REQUEST 1. Swap "thread overview" for "thread summary" and reproduce the email header from "From: K Prateek" to "Message-ID: <7fad91ea-e6cd-43c8-abe3-16d7843247ed@amd.com> (raw)".
REQUEST 2. What address does the email header give for Peter Zijlstra?

From: K Prateek Nayak <kprateek.nayak@amd.com>
To: "Chen, Yu C" <yu.c.chen@intel.com>
Cc: <linux-tip-commits@vger.kernel.org>,
<linux-kernel@vger.kernel.org>,
Shrikanth Hegde <sshegde@linux.ibm.com>,
Valentin Schneider <vschneid@redhat.com>,
Dietmar Eggemann <dietmar.eggemann@arm.com>, <x86@kernel.org>,
Nathan Chancellor <nathan@kernel.org>,
Peter Zijlstra <peterz@infradead.org>
Subject: Re: [tip: sched/core] sched/topology: Compute sd_weight considering cpuset partitions
Date: Sat, 21 Mar 2026 14:29:05 +0530 [thread overview]
Message-ID: <7fad91ea-e6cd-43c8-abe3-16d7843247ed@amd.com> (raw)

ENTRIES PROVIDED.
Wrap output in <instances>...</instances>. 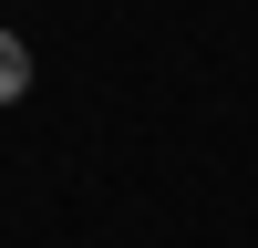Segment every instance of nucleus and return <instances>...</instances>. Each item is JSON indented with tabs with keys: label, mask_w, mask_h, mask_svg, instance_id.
I'll use <instances>...</instances> for the list:
<instances>
[{
	"label": "nucleus",
	"mask_w": 258,
	"mask_h": 248,
	"mask_svg": "<svg viewBox=\"0 0 258 248\" xmlns=\"http://www.w3.org/2000/svg\"><path fill=\"white\" fill-rule=\"evenodd\" d=\"M21 93H31V52L0 31V103H21Z\"/></svg>",
	"instance_id": "f257e3e1"
}]
</instances>
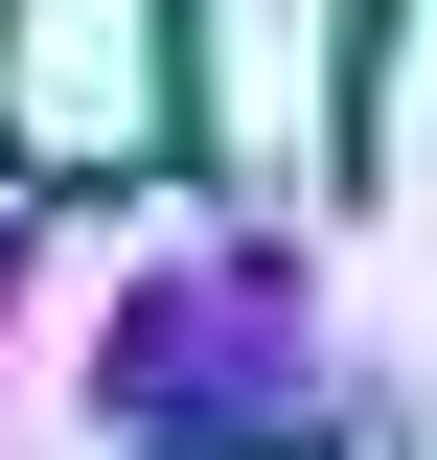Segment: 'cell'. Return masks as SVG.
<instances>
[{
	"mask_svg": "<svg viewBox=\"0 0 437 460\" xmlns=\"http://www.w3.org/2000/svg\"><path fill=\"white\" fill-rule=\"evenodd\" d=\"M93 392L138 438H299V253H184V277L115 299Z\"/></svg>",
	"mask_w": 437,
	"mask_h": 460,
	"instance_id": "cell-1",
	"label": "cell"
},
{
	"mask_svg": "<svg viewBox=\"0 0 437 460\" xmlns=\"http://www.w3.org/2000/svg\"><path fill=\"white\" fill-rule=\"evenodd\" d=\"M184 115V0H0V162L23 184H115Z\"/></svg>",
	"mask_w": 437,
	"mask_h": 460,
	"instance_id": "cell-2",
	"label": "cell"
}]
</instances>
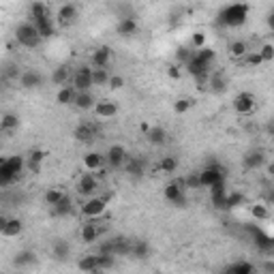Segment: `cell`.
Masks as SVG:
<instances>
[{
	"label": "cell",
	"instance_id": "6da1fadb",
	"mask_svg": "<svg viewBox=\"0 0 274 274\" xmlns=\"http://www.w3.org/2000/svg\"><path fill=\"white\" fill-rule=\"evenodd\" d=\"M248 18V5H229L219 13V22L227 28L242 26Z\"/></svg>",
	"mask_w": 274,
	"mask_h": 274
},
{
	"label": "cell",
	"instance_id": "7a4b0ae2",
	"mask_svg": "<svg viewBox=\"0 0 274 274\" xmlns=\"http://www.w3.org/2000/svg\"><path fill=\"white\" fill-rule=\"evenodd\" d=\"M15 41L22 47H28V50H35V47L41 45L43 39L39 37V32L32 22H22L18 28H15Z\"/></svg>",
	"mask_w": 274,
	"mask_h": 274
},
{
	"label": "cell",
	"instance_id": "3957f363",
	"mask_svg": "<svg viewBox=\"0 0 274 274\" xmlns=\"http://www.w3.org/2000/svg\"><path fill=\"white\" fill-rule=\"evenodd\" d=\"M197 176H199L201 189H204V187L210 189L212 184L225 180V167H221L219 163H210V165H206L204 169H201V172H197Z\"/></svg>",
	"mask_w": 274,
	"mask_h": 274
},
{
	"label": "cell",
	"instance_id": "277c9868",
	"mask_svg": "<svg viewBox=\"0 0 274 274\" xmlns=\"http://www.w3.org/2000/svg\"><path fill=\"white\" fill-rule=\"evenodd\" d=\"M71 86L75 88V92H90L92 88V69L88 64H82L73 71V77H71Z\"/></svg>",
	"mask_w": 274,
	"mask_h": 274
},
{
	"label": "cell",
	"instance_id": "5b68a950",
	"mask_svg": "<svg viewBox=\"0 0 274 274\" xmlns=\"http://www.w3.org/2000/svg\"><path fill=\"white\" fill-rule=\"evenodd\" d=\"M107 208V197H88L82 204V214L86 219H99Z\"/></svg>",
	"mask_w": 274,
	"mask_h": 274
},
{
	"label": "cell",
	"instance_id": "8992f818",
	"mask_svg": "<svg viewBox=\"0 0 274 274\" xmlns=\"http://www.w3.org/2000/svg\"><path fill=\"white\" fill-rule=\"evenodd\" d=\"M163 195H165L167 201H172L176 208H182L184 204H187V193H184V184L180 180L169 182L165 187V191H163Z\"/></svg>",
	"mask_w": 274,
	"mask_h": 274
},
{
	"label": "cell",
	"instance_id": "52a82bcc",
	"mask_svg": "<svg viewBox=\"0 0 274 274\" xmlns=\"http://www.w3.org/2000/svg\"><path fill=\"white\" fill-rule=\"evenodd\" d=\"M257 107V101L251 92H238L236 99H233V109L238 111L240 116H246V114H253Z\"/></svg>",
	"mask_w": 274,
	"mask_h": 274
},
{
	"label": "cell",
	"instance_id": "ba28073f",
	"mask_svg": "<svg viewBox=\"0 0 274 274\" xmlns=\"http://www.w3.org/2000/svg\"><path fill=\"white\" fill-rule=\"evenodd\" d=\"M103 233H105V225H99V221H94V219H90V221H86L84 223V227H82V240L86 244H92V242H96Z\"/></svg>",
	"mask_w": 274,
	"mask_h": 274
},
{
	"label": "cell",
	"instance_id": "9c48e42d",
	"mask_svg": "<svg viewBox=\"0 0 274 274\" xmlns=\"http://www.w3.org/2000/svg\"><path fill=\"white\" fill-rule=\"evenodd\" d=\"M96 191H99V178H96L92 172H86L82 178H79L77 193L79 195H86V197H94Z\"/></svg>",
	"mask_w": 274,
	"mask_h": 274
},
{
	"label": "cell",
	"instance_id": "30bf717a",
	"mask_svg": "<svg viewBox=\"0 0 274 274\" xmlns=\"http://www.w3.org/2000/svg\"><path fill=\"white\" fill-rule=\"evenodd\" d=\"M126 159H128L126 148H124V146H120V144H116V146H111V148L107 150V155H105V161H107V165H109L111 169L122 167V165L126 163Z\"/></svg>",
	"mask_w": 274,
	"mask_h": 274
},
{
	"label": "cell",
	"instance_id": "8fae6325",
	"mask_svg": "<svg viewBox=\"0 0 274 274\" xmlns=\"http://www.w3.org/2000/svg\"><path fill=\"white\" fill-rule=\"evenodd\" d=\"M43 75L39 73V71L30 69V71H24V73L20 75V86L24 88V90H35V88H41L43 86Z\"/></svg>",
	"mask_w": 274,
	"mask_h": 274
},
{
	"label": "cell",
	"instance_id": "7c38bea8",
	"mask_svg": "<svg viewBox=\"0 0 274 274\" xmlns=\"http://www.w3.org/2000/svg\"><path fill=\"white\" fill-rule=\"evenodd\" d=\"M90 62H92V69H107L111 62V47H107V45L96 47L90 56Z\"/></svg>",
	"mask_w": 274,
	"mask_h": 274
},
{
	"label": "cell",
	"instance_id": "4fadbf2b",
	"mask_svg": "<svg viewBox=\"0 0 274 274\" xmlns=\"http://www.w3.org/2000/svg\"><path fill=\"white\" fill-rule=\"evenodd\" d=\"M73 67L71 64H60V67H56L54 69V73H52V84L56 86H71V77H73Z\"/></svg>",
	"mask_w": 274,
	"mask_h": 274
},
{
	"label": "cell",
	"instance_id": "5bb4252c",
	"mask_svg": "<svg viewBox=\"0 0 274 274\" xmlns=\"http://www.w3.org/2000/svg\"><path fill=\"white\" fill-rule=\"evenodd\" d=\"M56 20H58L60 26H71V24H75V20H77V5H73V3L62 5L58 9V13H56Z\"/></svg>",
	"mask_w": 274,
	"mask_h": 274
},
{
	"label": "cell",
	"instance_id": "9a60e30c",
	"mask_svg": "<svg viewBox=\"0 0 274 274\" xmlns=\"http://www.w3.org/2000/svg\"><path fill=\"white\" fill-rule=\"evenodd\" d=\"M184 67H187V71H189V75H193V77H197V75H201V73H210L212 71V67H208L206 62H201L197 56H195V52L191 54V58L184 62Z\"/></svg>",
	"mask_w": 274,
	"mask_h": 274
},
{
	"label": "cell",
	"instance_id": "2e32d148",
	"mask_svg": "<svg viewBox=\"0 0 274 274\" xmlns=\"http://www.w3.org/2000/svg\"><path fill=\"white\" fill-rule=\"evenodd\" d=\"M73 137L79 142V144H92L94 142V137H96V128L90 124V122H82L77 128H75V133Z\"/></svg>",
	"mask_w": 274,
	"mask_h": 274
},
{
	"label": "cell",
	"instance_id": "e0dca14e",
	"mask_svg": "<svg viewBox=\"0 0 274 274\" xmlns=\"http://www.w3.org/2000/svg\"><path fill=\"white\" fill-rule=\"evenodd\" d=\"M210 197H212V204L216 208H225V201H227V184H225V180L212 184V187H210Z\"/></svg>",
	"mask_w": 274,
	"mask_h": 274
},
{
	"label": "cell",
	"instance_id": "ac0fdd59",
	"mask_svg": "<svg viewBox=\"0 0 274 274\" xmlns=\"http://www.w3.org/2000/svg\"><path fill=\"white\" fill-rule=\"evenodd\" d=\"M208 90H212L214 94H221L227 90V79H225L223 71H214L210 73V79H208Z\"/></svg>",
	"mask_w": 274,
	"mask_h": 274
},
{
	"label": "cell",
	"instance_id": "d6986e66",
	"mask_svg": "<svg viewBox=\"0 0 274 274\" xmlns=\"http://www.w3.org/2000/svg\"><path fill=\"white\" fill-rule=\"evenodd\" d=\"M124 172L131 176V178H142V176L146 174V163H144L142 159H131V157H128L126 163H124Z\"/></svg>",
	"mask_w": 274,
	"mask_h": 274
},
{
	"label": "cell",
	"instance_id": "ffe728a7",
	"mask_svg": "<svg viewBox=\"0 0 274 274\" xmlns=\"http://www.w3.org/2000/svg\"><path fill=\"white\" fill-rule=\"evenodd\" d=\"M52 257L56 261H67L71 257V244L67 240H56L54 246H52Z\"/></svg>",
	"mask_w": 274,
	"mask_h": 274
},
{
	"label": "cell",
	"instance_id": "44dd1931",
	"mask_svg": "<svg viewBox=\"0 0 274 274\" xmlns=\"http://www.w3.org/2000/svg\"><path fill=\"white\" fill-rule=\"evenodd\" d=\"M73 105H75L79 111H90V109H94L96 101H94L92 92H77V94H75Z\"/></svg>",
	"mask_w": 274,
	"mask_h": 274
},
{
	"label": "cell",
	"instance_id": "7402d4cb",
	"mask_svg": "<svg viewBox=\"0 0 274 274\" xmlns=\"http://www.w3.org/2000/svg\"><path fill=\"white\" fill-rule=\"evenodd\" d=\"M94 114L99 118H114L118 114V105L114 101H101L94 105Z\"/></svg>",
	"mask_w": 274,
	"mask_h": 274
},
{
	"label": "cell",
	"instance_id": "603a6c76",
	"mask_svg": "<svg viewBox=\"0 0 274 274\" xmlns=\"http://www.w3.org/2000/svg\"><path fill=\"white\" fill-rule=\"evenodd\" d=\"M35 261H37V253L30 251V248L15 253V257H13V265H15V268H26V265H32Z\"/></svg>",
	"mask_w": 274,
	"mask_h": 274
},
{
	"label": "cell",
	"instance_id": "cb8c5ba5",
	"mask_svg": "<svg viewBox=\"0 0 274 274\" xmlns=\"http://www.w3.org/2000/svg\"><path fill=\"white\" fill-rule=\"evenodd\" d=\"M35 28H37V32H39V37H41V39H50V37H54L56 26H54L52 15H50V18H43V20L35 22Z\"/></svg>",
	"mask_w": 274,
	"mask_h": 274
},
{
	"label": "cell",
	"instance_id": "d4e9b609",
	"mask_svg": "<svg viewBox=\"0 0 274 274\" xmlns=\"http://www.w3.org/2000/svg\"><path fill=\"white\" fill-rule=\"evenodd\" d=\"M265 163V155L261 150H251L244 155V167L246 169H259Z\"/></svg>",
	"mask_w": 274,
	"mask_h": 274
},
{
	"label": "cell",
	"instance_id": "484cf974",
	"mask_svg": "<svg viewBox=\"0 0 274 274\" xmlns=\"http://www.w3.org/2000/svg\"><path fill=\"white\" fill-rule=\"evenodd\" d=\"M103 155L101 152H88V155H84V167L88 169V172H99V169H103Z\"/></svg>",
	"mask_w": 274,
	"mask_h": 274
},
{
	"label": "cell",
	"instance_id": "4316f807",
	"mask_svg": "<svg viewBox=\"0 0 274 274\" xmlns=\"http://www.w3.org/2000/svg\"><path fill=\"white\" fill-rule=\"evenodd\" d=\"M43 18H50V7H47L45 3H32L30 5V18L28 22H39V20H43Z\"/></svg>",
	"mask_w": 274,
	"mask_h": 274
},
{
	"label": "cell",
	"instance_id": "83f0119b",
	"mask_svg": "<svg viewBox=\"0 0 274 274\" xmlns=\"http://www.w3.org/2000/svg\"><path fill=\"white\" fill-rule=\"evenodd\" d=\"M71 210H73V199L64 193V197L52 208V214L54 216H67V214H71Z\"/></svg>",
	"mask_w": 274,
	"mask_h": 274
},
{
	"label": "cell",
	"instance_id": "f1b7e54d",
	"mask_svg": "<svg viewBox=\"0 0 274 274\" xmlns=\"http://www.w3.org/2000/svg\"><path fill=\"white\" fill-rule=\"evenodd\" d=\"M116 30H118V35H122V37H131L137 32V22L133 18H122L118 22Z\"/></svg>",
	"mask_w": 274,
	"mask_h": 274
},
{
	"label": "cell",
	"instance_id": "f546056e",
	"mask_svg": "<svg viewBox=\"0 0 274 274\" xmlns=\"http://www.w3.org/2000/svg\"><path fill=\"white\" fill-rule=\"evenodd\" d=\"M148 142L152 144V146H163V144L167 142V133L163 126H152L148 128Z\"/></svg>",
	"mask_w": 274,
	"mask_h": 274
},
{
	"label": "cell",
	"instance_id": "4dcf8cb0",
	"mask_svg": "<svg viewBox=\"0 0 274 274\" xmlns=\"http://www.w3.org/2000/svg\"><path fill=\"white\" fill-rule=\"evenodd\" d=\"M22 229H24L22 219H18V216H11V219L7 221V227H5V231H3V236L15 238V236H20V233H22Z\"/></svg>",
	"mask_w": 274,
	"mask_h": 274
},
{
	"label": "cell",
	"instance_id": "1f68e13d",
	"mask_svg": "<svg viewBox=\"0 0 274 274\" xmlns=\"http://www.w3.org/2000/svg\"><path fill=\"white\" fill-rule=\"evenodd\" d=\"M75 88L73 86H64L58 90V96H56V101H58V105H73L75 101Z\"/></svg>",
	"mask_w": 274,
	"mask_h": 274
},
{
	"label": "cell",
	"instance_id": "d6a6232c",
	"mask_svg": "<svg viewBox=\"0 0 274 274\" xmlns=\"http://www.w3.org/2000/svg\"><path fill=\"white\" fill-rule=\"evenodd\" d=\"M248 54V45H246V41H233L231 45H229V56L233 60H244V56Z\"/></svg>",
	"mask_w": 274,
	"mask_h": 274
},
{
	"label": "cell",
	"instance_id": "836d02e7",
	"mask_svg": "<svg viewBox=\"0 0 274 274\" xmlns=\"http://www.w3.org/2000/svg\"><path fill=\"white\" fill-rule=\"evenodd\" d=\"M20 126L18 114H3L0 116V131H15Z\"/></svg>",
	"mask_w": 274,
	"mask_h": 274
},
{
	"label": "cell",
	"instance_id": "e575fe53",
	"mask_svg": "<svg viewBox=\"0 0 274 274\" xmlns=\"http://www.w3.org/2000/svg\"><path fill=\"white\" fill-rule=\"evenodd\" d=\"M131 255L137 257V259H146V257L150 255V244L146 242V240H137V242L131 244Z\"/></svg>",
	"mask_w": 274,
	"mask_h": 274
},
{
	"label": "cell",
	"instance_id": "d590c367",
	"mask_svg": "<svg viewBox=\"0 0 274 274\" xmlns=\"http://www.w3.org/2000/svg\"><path fill=\"white\" fill-rule=\"evenodd\" d=\"M77 268L86 274H96V255H84L77 261Z\"/></svg>",
	"mask_w": 274,
	"mask_h": 274
},
{
	"label": "cell",
	"instance_id": "8d00e7d4",
	"mask_svg": "<svg viewBox=\"0 0 274 274\" xmlns=\"http://www.w3.org/2000/svg\"><path fill=\"white\" fill-rule=\"evenodd\" d=\"M116 263V257L114 255H99L96 253V274L105 272V270H111Z\"/></svg>",
	"mask_w": 274,
	"mask_h": 274
},
{
	"label": "cell",
	"instance_id": "74e56055",
	"mask_svg": "<svg viewBox=\"0 0 274 274\" xmlns=\"http://www.w3.org/2000/svg\"><path fill=\"white\" fill-rule=\"evenodd\" d=\"M253 272H255L253 263H248V261H238V263L229 265V268L225 270L223 274H253Z\"/></svg>",
	"mask_w": 274,
	"mask_h": 274
},
{
	"label": "cell",
	"instance_id": "f35d334b",
	"mask_svg": "<svg viewBox=\"0 0 274 274\" xmlns=\"http://www.w3.org/2000/svg\"><path fill=\"white\" fill-rule=\"evenodd\" d=\"M109 77V69H92V86H107Z\"/></svg>",
	"mask_w": 274,
	"mask_h": 274
},
{
	"label": "cell",
	"instance_id": "ab89813d",
	"mask_svg": "<svg viewBox=\"0 0 274 274\" xmlns=\"http://www.w3.org/2000/svg\"><path fill=\"white\" fill-rule=\"evenodd\" d=\"M45 159V152L43 150H32L30 152V159H28V169L30 172H39V169H41V161Z\"/></svg>",
	"mask_w": 274,
	"mask_h": 274
},
{
	"label": "cell",
	"instance_id": "60d3db41",
	"mask_svg": "<svg viewBox=\"0 0 274 274\" xmlns=\"http://www.w3.org/2000/svg\"><path fill=\"white\" fill-rule=\"evenodd\" d=\"M195 56H197V58L201 60V62H206L208 64V67H212V62H214V58H216V52L212 50V47H201V50H197L195 52Z\"/></svg>",
	"mask_w": 274,
	"mask_h": 274
},
{
	"label": "cell",
	"instance_id": "b9f144b4",
	"mask_svg": "<svg viewBox=\"0 0 274 274\" xmlns=\"http://www.w3.org/2000/svg\"><path fill=\"white\" fill-rule=\"evenodd\" d=\"M193 105H195V99H191V96H182V99H178L174 103V109H176V114H187Z\"/></svg>",
	"mask_w": 274,
	"mask_h": 274
},
{
	"label": "cell",
	"instance_id": "7bdbcfd3",
	"mask_svg": "<svg viewBox=\"0 0 274 274\" xmlns=\"http://www.w3.org/2000/svg\"><path fill=\"white\" fill-rule=\"evenodd\" d=\"M62 197H64V193H62L60 189H47V191H45V204H47V206H52V208H54L56 204H58V201H60Z\"/></svg>",
	"mask_w": 274,
	"mask_h": 274
},
{
	"label": "cell",
	"instance_id": "ee69618b",
	"mask_svg": "<svg viewBox=\"0 0 274 274\" xmlns=\"http://www.w3.org/2000/svg\"><path fill=\"white\" fill-rule=\"evenodd\" d=\"M251 214H253V219H257V221L270 219V210H268V206H265V204H255L251 208Z\"/></svg>",
	"mask_w": 274,
	"mask_h": 274
},
{
	"label": "cell",
	"instance_id": "f6af8a7d",
	"mask_svg": "<svg viewBox=\"0 0 274 274\" xmlns=\"http://www.w3.org/2000/svg\"><path fill=\"white\" fill-rule=\"evenodd\" d=\"M161 172H165V174H172L178 169V159H174V157H165L163 161H161Z\"/></svg>",
	"mask_w": 274,
	"mask_h": 274
},
{
	"label": "cell",
	"instance_id": "bcb514c9",
	"mask_svg": "<svg viewBox=\"0 0 274 274\" xmlns=\"http://www.w3.org/2000/svg\"><path fill=\"white\" fill-rule=\"evenodd\" d=\"M257 54L261 56V60H263V62H270V60H274V45H272V43H263V45H261V50L257 52Z\"/></svg>",
	"mask_w": 274,
	"mask_h": 274
},
{
	"label": "cell",
	"instance_id": "7dc6e473",
	"mask_svg": "<svg viewBox=\"0 0 274 274\" xmlns=\"http://www.w3.org/2000/svg\"><path fill=\"white\" fill-rule=\"evenodd\" d=\"M244 201V197L240 195V193H227V201H225V210L227 208H236V206H240Z\"/></svg>",
	"mask_w": 274,
	"mask_h": 274
},
{
	"label": "cell",
	"instance_id": "c3c4849f",
	"mask_svg": "<svg viewBox=\"0 0 274 274\" xmlns=\"http://www.w3.org/2000/svg\"><path fill=\"white\" fill-rule=\"evenodd\" d=\"M244 62H246V64H251V67H259V64H263L261 56L257 54V52H248V54L244 56Z\"/></svg>",
	"mask_w": 274,
	"mask_h": 274
},
{
	"label": "cell",
	"instance_id": "681fc988",
	"mask_svg": "<svg viewBox=\"0 0 274 274\" xmlns=\"http://www.w3.org/2000/svg\"><path fill=\"white\" fill-rule=\"evenodd\" d=\"M182 184H184V189H201V184H199V176H197V174L187 176V180H184Z\"/></svg>",
	"mask_w": 274,
	"mask_h": 274
},
{
	"label": "cell",
	"instance_id": "f907efd6",
	"mask_svg": "<svg viewBox=\"0 0 274 274\" xmlns=\"http://www.w3.org/2000/svg\"><path fill=\"white\" fill-rule=\"evenodd\" d=\"M210 73H212V71H210ZM210 73H201V75H197V77H193L199 90H208V79H210Z\"/></svg>",
	"mask_w": 274,
	"mask_h": 274
},
{
	"label": "cell",
	"instance_id": "816d5d0a",
	"mask_svg": "<svg viewBox=\"0 0 274 274\" xmlns=\"http://www.w3.org/2000/svg\"><path fill=\"white\" fill-rule=\"evenodd\" d=\"M193 47H195V52L201 50V47H206V35L204 32H195V35H193Z\"/></svg>",
	"mask_w": 274,
	"mask_h": 274
},
{
	"label": "cell",
	"instance_id": "f5cc1de1",
	"mask_svg": "<svg viewBox=\"0 0 274 274\" xmlns=\"http://www.w3.org/2000/svg\"><path fill=\"white\" fill-rule=\"evenodd\" d=\"M5 75L9 77V79H20L22 71H20V67H18V64H9V67L5 69Z\"/></svg>",
	"mask_w": 274,
	"mask_h": 274
},
{
	"label": "cell",
	"instance_id": "db71d44e",
	"mask_svg": "<svg viewBox=\"0 0 274 274\" xmlns=\"http://www.w3.org/2000/svg\"><path fill=\"white\" fill-rule=\"evenodd\" d=\"M109 88H114V90H120V88L124 86V79L120 77V75H111L109 77V84H107Z\"/></svg>",
	"mask_w": 274,
	"mask_h": 274
},
{
	"label": "cell",
	"instance_id": "11a10c76",
	"mask_svg": "<svg viewBox=\"0 0 274 274\" xmlns=\"http://www.w3.org/2000/svg\"><path fill=\"white\" fill-rule=\"evenodd\" d=\"M191 54H193V52H189L187 47H180V50H178V58H180L182 62H187V60L191 58Z\"/></svg>",
	"mask_w": 274,
	"mask_h": 274
},
{
	"label": "cell",
	"instance_id": "9f6ffc18",
	"mask_svg": "<svg viewBox=\"0 0 274 274\" xmlns=\"http://www.w3.org/2000/svg\"><path fill=\"white\" fill-rule=\"evenodd\" d=\"M7 221H9V216H7V214H0V233L5 231V227H7Z\"/></svg>",
	"mask_w": 274,
	"mask_h": 274
},
{
	"label": "cell",
	"instance_id": "6f0895ef",
	"mask_svg": "<svg viewBox=\"0 0 274 274\" xmlns=\"http://www.w3.org/2000/svg\"><path fill=\"white\" fill-rule=\"evenodd\" d=\"M169 75H172V77H180V71H178V67H172V69H169Z\"/></svg>",
	"mask_w": 274,
	"mask_h": 274
},
{
	"label": "cell",
	"instance_id": "680465c9",
	"mask_svg": "<svg viewBox=\"0 0 274 274\" xmlns=\"http://www.w3.org/2000/svg\"><path fill=\"white\" fill-rule=\"evenodd\" d=\"M268 24H270V28H274V15L272 13L268 15Z\"/></svg>",
	"mask_w": 274,
	"mask_h": 274
},
{
	"label": "cell",
	"instance_id": "91938a15",
	"mask_svg": "<svg viewBox=\"0 0 274 274\" xmlns=\"http://www.w3.org/2000/svg\"><path fill=\"white\" fill-rule=\"evenodd\" d=\"M155 274H163V272H155Z\"/></svg>",
	"mask_w": 274,
	"mask_h": 274
},
{
	"label": "cell",
	"instance_id": "94428289",
	"mask_svg": "<svg viewBox=\"0 0 274 274\" xmlns=\"http://www.w3.org/2000/svg\"><path fill=\"white\" fill-rule=\"evenodd\" d=\"M0 144H3V140H0Z\"/></svg>",
	"mask_w": 274,
	"mask_h": 274
}]
</instances>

REPLY 1.
From: K Prateek Nayak <kprateek.nayak@amd.com>
To: "Chen, Yu C" <yu.c.chen@intel.com>
Cc: <linux-tip-commits@vger.kernel.org>,
<linux-kernel@vger.kernel.org>,
Shrikanth Hegde <sshegde@linux.ibm.com>,
Valentin Schneider <vschneid@redhat.com>,
Dietmar Eggemann <dietmar.eggemann@arm.com>, <x86@kernel.org>,
Nathan Chancellor <nathan@kernel.org>,
Peter Zijlstra <peterz@infradead.org>
Subject: Re: [tip: sched/core] sched/topology: Compute sd_weight considering cpuset partitions
Date: Sat, 21 Mar 2026 14:29:05 +0530 [thread summary]
Message-ID: <7fad91ea-e6cd-43c8-abe3-16d7843247ed@amd.com> (raw)

REPLY 2. peterz@infradead.org